COMUNICATO STAMPA n. 249/07 G.M. del 07.05.07 Ulteriore conferma alla validità del connubio fra le direttrici: cultura, turismo, enogastronomia.
· Anche la seconda edizione 2007 delle “Domenicheslow” chiude con un bilancio soddisfacente.
· I dati del Pozzo di San Patrizio, Cappella di San Brizio, Museo dell’Opera del Duomo e di “Orvieto Carta Unica” in occasione dell’ultimo weekend “slow” del 29/30 aprile e 1° maggio.
La scommessa dello sviluppo del territorio orvietano che si muove sulle direttrici della cultura, dell’industria turistica e dell’enogastronomia trova nuova conferma anche dalla recente positiva conclusione della seconda edizione delle “Domenicheslow 2007”.
In questi giorni gli uffici preposti al monitoraggio dei flussi turistici stanno completando la ricognizione dei vari indicatori di presenze e l’analisi della fruizione dei beni culturali inseriti nelle proposte della stagione turistica da poco avviata.
Ne emergono dei risultati apprezzabili e significativi, ad esempio: al Pozzo di San Patrizio dove in una domenica qualsiasi come quella del 22 aprile sono stati venduti 988 biglietti, nella sola giornata di domenica 29 aprile ne sono stati venduti 2.324, 1.689 nel “ponte” del 30 aprile e ancora 2.312 nel giorno del 1° maggio, praticamente le giornate coincidenti con l’ultimo appuntamento annuale con le “Domenicheslow” nel quale i turisti e i residenti hanno potuto beneficiare della pedonalizzazione della città e quindi della piacevolezza del vivere slow.

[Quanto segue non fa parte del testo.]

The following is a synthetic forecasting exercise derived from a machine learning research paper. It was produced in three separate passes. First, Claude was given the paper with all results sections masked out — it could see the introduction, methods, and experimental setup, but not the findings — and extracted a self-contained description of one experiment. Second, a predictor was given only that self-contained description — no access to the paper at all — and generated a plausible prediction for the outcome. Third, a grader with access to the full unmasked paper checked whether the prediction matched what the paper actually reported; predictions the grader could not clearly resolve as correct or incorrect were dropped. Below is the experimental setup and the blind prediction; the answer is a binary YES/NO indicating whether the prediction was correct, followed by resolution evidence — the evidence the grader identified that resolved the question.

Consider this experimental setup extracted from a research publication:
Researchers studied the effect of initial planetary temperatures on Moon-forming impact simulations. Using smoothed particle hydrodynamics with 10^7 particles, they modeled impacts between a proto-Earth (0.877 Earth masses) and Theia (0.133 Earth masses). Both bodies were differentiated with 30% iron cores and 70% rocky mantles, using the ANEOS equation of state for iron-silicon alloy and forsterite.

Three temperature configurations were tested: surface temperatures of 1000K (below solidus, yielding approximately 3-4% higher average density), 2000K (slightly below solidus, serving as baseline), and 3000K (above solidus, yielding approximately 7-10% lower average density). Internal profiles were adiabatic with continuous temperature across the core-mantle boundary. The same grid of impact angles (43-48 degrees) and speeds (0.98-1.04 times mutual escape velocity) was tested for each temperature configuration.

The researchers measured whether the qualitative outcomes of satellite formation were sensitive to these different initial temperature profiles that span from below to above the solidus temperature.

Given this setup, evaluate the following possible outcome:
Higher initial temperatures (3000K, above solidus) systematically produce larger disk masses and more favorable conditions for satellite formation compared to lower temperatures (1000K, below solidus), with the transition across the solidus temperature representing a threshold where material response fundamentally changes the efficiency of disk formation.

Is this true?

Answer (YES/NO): NO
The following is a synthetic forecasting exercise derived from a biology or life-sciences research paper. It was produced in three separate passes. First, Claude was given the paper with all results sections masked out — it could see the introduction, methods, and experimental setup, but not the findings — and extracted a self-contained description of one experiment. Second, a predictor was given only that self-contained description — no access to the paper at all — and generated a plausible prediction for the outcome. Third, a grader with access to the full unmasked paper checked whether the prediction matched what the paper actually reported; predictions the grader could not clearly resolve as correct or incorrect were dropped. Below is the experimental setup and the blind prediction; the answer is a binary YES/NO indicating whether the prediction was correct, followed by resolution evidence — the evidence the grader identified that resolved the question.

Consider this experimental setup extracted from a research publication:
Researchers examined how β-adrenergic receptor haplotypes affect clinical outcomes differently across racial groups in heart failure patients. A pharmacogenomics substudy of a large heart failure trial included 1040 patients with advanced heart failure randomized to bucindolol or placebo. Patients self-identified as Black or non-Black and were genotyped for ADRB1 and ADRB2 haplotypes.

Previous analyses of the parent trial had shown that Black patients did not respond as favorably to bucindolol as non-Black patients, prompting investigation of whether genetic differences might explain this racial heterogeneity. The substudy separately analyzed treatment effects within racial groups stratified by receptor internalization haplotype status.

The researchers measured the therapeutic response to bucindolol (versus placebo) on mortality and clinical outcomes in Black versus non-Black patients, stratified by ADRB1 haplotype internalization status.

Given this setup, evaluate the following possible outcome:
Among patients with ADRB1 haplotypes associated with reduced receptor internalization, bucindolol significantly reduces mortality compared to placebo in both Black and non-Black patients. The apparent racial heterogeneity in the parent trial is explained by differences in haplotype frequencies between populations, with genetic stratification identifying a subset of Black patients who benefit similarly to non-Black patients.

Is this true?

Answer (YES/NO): YES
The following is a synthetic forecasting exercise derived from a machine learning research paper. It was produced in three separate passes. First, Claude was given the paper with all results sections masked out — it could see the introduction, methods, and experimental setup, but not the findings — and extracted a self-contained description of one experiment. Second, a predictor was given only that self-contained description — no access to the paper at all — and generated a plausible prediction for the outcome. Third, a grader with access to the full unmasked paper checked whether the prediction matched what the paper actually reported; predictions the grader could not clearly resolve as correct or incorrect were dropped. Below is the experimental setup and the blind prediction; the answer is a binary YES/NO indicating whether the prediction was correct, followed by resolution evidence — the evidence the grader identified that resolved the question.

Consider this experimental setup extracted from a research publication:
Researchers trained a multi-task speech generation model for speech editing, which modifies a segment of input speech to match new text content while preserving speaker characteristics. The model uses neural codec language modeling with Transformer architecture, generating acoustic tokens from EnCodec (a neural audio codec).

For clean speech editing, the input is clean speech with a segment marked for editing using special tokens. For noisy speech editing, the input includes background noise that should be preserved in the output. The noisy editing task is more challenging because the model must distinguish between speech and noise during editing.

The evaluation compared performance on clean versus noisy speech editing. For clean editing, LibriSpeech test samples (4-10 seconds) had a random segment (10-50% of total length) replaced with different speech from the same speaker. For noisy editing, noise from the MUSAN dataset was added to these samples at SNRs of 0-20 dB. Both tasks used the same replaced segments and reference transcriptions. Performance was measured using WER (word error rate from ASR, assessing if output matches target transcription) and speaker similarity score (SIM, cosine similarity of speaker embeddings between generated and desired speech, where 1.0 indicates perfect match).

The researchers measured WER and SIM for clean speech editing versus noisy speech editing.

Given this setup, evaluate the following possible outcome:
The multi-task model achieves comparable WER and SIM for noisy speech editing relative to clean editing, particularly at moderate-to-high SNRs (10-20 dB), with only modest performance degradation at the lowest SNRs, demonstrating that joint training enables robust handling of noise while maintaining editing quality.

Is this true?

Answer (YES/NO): NO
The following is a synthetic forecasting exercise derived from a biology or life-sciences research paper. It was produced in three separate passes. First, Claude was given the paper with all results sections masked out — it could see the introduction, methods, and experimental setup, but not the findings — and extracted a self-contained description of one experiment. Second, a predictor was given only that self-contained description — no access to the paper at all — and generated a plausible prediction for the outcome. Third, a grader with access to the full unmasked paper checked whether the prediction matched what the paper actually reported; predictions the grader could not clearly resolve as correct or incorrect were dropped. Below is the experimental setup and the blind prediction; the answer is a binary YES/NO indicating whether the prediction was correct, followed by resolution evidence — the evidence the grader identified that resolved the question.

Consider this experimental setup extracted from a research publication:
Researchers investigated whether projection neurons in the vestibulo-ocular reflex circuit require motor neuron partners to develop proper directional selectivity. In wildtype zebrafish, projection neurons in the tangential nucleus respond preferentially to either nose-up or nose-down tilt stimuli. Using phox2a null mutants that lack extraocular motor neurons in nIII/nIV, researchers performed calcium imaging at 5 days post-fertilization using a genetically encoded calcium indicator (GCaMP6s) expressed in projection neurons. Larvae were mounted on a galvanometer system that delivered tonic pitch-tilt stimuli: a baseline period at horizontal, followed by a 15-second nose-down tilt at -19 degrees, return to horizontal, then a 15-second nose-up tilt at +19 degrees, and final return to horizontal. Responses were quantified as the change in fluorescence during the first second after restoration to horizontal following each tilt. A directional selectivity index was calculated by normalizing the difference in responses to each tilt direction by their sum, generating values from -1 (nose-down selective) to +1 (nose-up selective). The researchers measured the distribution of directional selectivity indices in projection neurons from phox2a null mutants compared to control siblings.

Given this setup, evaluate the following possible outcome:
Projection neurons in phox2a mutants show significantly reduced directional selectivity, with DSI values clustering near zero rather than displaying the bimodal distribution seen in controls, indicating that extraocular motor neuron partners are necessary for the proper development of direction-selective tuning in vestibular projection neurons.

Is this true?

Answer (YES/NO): NO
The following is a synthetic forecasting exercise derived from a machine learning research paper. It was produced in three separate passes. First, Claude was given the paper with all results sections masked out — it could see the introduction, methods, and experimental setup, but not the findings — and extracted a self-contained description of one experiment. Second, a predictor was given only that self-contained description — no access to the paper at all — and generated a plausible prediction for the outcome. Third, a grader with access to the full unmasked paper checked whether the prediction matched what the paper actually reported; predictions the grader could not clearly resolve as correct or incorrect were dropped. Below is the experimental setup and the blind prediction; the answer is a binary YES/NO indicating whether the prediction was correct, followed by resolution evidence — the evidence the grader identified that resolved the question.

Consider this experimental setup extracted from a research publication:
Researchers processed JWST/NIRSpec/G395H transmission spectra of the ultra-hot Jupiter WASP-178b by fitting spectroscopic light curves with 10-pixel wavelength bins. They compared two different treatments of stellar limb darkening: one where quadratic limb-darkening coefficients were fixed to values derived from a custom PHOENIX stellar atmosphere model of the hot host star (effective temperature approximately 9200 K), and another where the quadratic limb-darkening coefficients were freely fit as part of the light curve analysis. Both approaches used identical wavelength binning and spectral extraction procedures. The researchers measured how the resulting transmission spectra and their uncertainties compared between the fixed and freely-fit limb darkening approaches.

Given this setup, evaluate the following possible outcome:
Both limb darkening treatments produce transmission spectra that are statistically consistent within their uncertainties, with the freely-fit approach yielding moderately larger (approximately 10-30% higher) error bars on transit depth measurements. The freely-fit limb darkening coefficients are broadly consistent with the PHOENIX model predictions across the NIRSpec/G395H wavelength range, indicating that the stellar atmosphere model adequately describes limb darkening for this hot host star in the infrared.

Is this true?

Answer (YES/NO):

La Cappella San Brizio in Duomo e il Museo dell’Opera del Duomo non sono stati da meno in quanto dal 29 al 1° maggio sono stati venduti complessivamente 2.144 biglietti e ancora, la Carta Orvieto Unica comprensiva di tutti i monumenti cittadini e dei servizi di mobilità, dal 29 aprile al 1° maggio ha venduto 350 biglietti anche in questo caso molti di più rispetto ad un qualsiasi altro fine settimana.
Una riconferma, dunque, che l’Orvieto “Città Narrante” che si racconta attraverso la sua storia secolare ma anche attraverso la modernità e la capacità di poter dare risposte ai tempi correnti, come città dimensionata al buon vivere, è un messaggio che trova riscontri oggettivi.